HC Deb 10 November 1982 vol 31 cc536-8
10. Mr. Guy Barnett

asked the Secretary of State for the Environment when he intends to give details of the level of council house rent increases devised by the Government in 1983–84.

17. Mr. Winnick

asked the Secretary of State for the Environment whether he expects local authorities to increase council house rents in 1983; and, if so, by what amount.

Mr. Heseltine

I issued the statutory consultation paper to local authorities on Monday of this week, proposing that housing subsidy for 1983–84 should be calculated on the basis of an 85p increase in the local contribution. Actual rent increases are a matter for decision by individual authorities.

Mr. Barnett

Is it not shameful that after three and a half years in office, during which time average council house rents have more than doubled, the Government should even contemplate the possibility of further increases? Ought not the Secretary of State to be thinking in terms of a rent freeze?

Mr. Heseltine

The hon. Gentleman will remember that the Labour Government believed that keeping rents broadly in line with the rate of inflation was a reasonable policy.

Mr. Winnick

Is the Secretary of State aware that council tenants throughout the country are thoroughly fed up with being punished by the exorbitant rent increases of the past three years? Is it not a fact that council house rents have increased by more than double the increase in the retail prices index in the same period?

Mr. Heseltine

I am sure that the hon. Member is aware that the standards of maintenance on council estates—arising from the fact that capital projects were cut in half by the Labour Government—presented real difficulties, which we have had to put right. Now that we are in a position to get a better balance, we can ensure that council tenants gain from the fall in inflation.

Mr.
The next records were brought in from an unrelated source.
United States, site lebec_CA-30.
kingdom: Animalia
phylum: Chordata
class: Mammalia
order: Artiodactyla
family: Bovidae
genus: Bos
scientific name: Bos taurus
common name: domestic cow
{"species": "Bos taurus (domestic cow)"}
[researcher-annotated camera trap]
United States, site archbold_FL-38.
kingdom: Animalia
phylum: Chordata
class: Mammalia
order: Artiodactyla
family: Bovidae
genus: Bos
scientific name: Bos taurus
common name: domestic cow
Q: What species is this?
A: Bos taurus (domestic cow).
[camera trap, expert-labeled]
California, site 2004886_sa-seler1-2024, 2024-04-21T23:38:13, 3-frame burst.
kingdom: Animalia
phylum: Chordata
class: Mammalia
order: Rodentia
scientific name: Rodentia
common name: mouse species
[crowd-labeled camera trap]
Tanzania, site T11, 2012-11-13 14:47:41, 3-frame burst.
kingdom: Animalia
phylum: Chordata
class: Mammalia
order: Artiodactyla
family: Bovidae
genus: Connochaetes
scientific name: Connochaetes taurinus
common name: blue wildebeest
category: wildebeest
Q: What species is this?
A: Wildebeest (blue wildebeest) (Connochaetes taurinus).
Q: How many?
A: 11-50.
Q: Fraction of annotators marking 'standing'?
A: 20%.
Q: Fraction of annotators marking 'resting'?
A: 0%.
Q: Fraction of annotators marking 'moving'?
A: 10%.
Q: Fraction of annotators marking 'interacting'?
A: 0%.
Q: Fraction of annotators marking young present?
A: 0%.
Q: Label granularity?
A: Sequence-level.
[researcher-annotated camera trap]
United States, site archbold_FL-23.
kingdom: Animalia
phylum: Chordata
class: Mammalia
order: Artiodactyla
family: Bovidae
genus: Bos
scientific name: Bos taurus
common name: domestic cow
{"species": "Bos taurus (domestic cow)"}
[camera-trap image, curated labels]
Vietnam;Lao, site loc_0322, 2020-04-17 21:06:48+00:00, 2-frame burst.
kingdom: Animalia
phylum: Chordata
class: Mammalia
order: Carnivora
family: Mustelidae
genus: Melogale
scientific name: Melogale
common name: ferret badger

Squire

Will my right hon. Friend join me in condemning the scaremongering tactics of the Labour Party, which, in the past two weeks, has circulated rumours about prospective excessive rent rises, which have caused unnatural and unfair concern to many people?

Mr. Heseltine

I understand why my hon. Friend raises the matter. It is not for me to apologise to the House for the shameless behaviour of the right hon. Member for Manchester, Ardwick (Mr. Kaufman), who cynically trudged round the country telling people that there would be a £2 a week council house rent increase. That was mainly to help the Labour Party in the by-elections—and what disastrous results it achieved.

Mr. Kaufman

Is the right hon. Gentleman aware that we are gratified to have scared him off the £2 increase that was proposed in his document? Is he further aware that even an 85p increase is twice as high as the Government's 3½ per cent. pay limit? As-no thanks to the Government—home-owners are at last to have mortgage interest payments reduced for the first time to below the level that the Government inherited from Labour, is it not unjust that council tenants are to have a 134 per cent. rent increase-five times as much as rents went up under Labour?

Mr. Heseltine

I think that we now understand the difficulty into which the right hon. Gentleman has got himself. The document to which he refers is a local authority document, and the figures in it were chosen by the local authorities. As those figures were not endorsed in any way by my Department, will he now have the grace to admit that the information on which he based his whole scaring attitude was phoney and that he has misled every council tenant in the land?

Mr. Kaufman

These were the right hon. Gentleman's proposals, and he knows it. If the Prime Minister had not got into a panic, preparing for the general election, it would have been a £2 increase.

Mr. Heseltine

I must tell the right hon. Gentleman that the proposals are not mine. It was his failure to understand that fact that caused him to indulge in this scare technique.

Mr. Greenway

Did my right hon. Friend hear the Labour Party talking about rent increases of 134 per cent. over three and a half years, when the Labour-controlled Greater London Council increased rates by 97 per cent. in less than a year? Does he think that it is moral for the Labour Party to advocate rent freezes at the expense of the ratepayers?

Mr. Heseltine

I sympathise with my hon. Friend, but it is not just a matter of rent freezes at the expense of ratepayers; it is rent freezes at the expense of appalling housing conditions for people who live on council estates.

Mr. Kaufman

On a point of order, Mr. Speaker. I am sure that the Secretary of State would not wish to mislead the House about the document to which I referred. It has on it the words "Department of the Environment 18 June".

Mr. Heseltine

May I reply to that point, Mr. Speaker.

The assumptions in that document were produced by the local authority associations as a set of hypothetical calculations. They were their assumptions, not ours.

Mr. Freeson

Bearing in mind the additional burden that high rates have on rents for council tenants and, indeed, many other house occupants, will the Secretary of State advise local authorities to use significant proportions of their capital receipts—to which he referred this afternoon—to reduce the rates burden; and possibly rents, too?

Mr. Heseltine

The right hon. Gentleman has a deep knowledge of these matters, but I am not sure how capital receipts could be used in that way. He was in the Department of the Environment long enough to know that the rules broadly divide the capital and current account programmes. I do not think that that has changed significantly in a way that would make his proposals possible.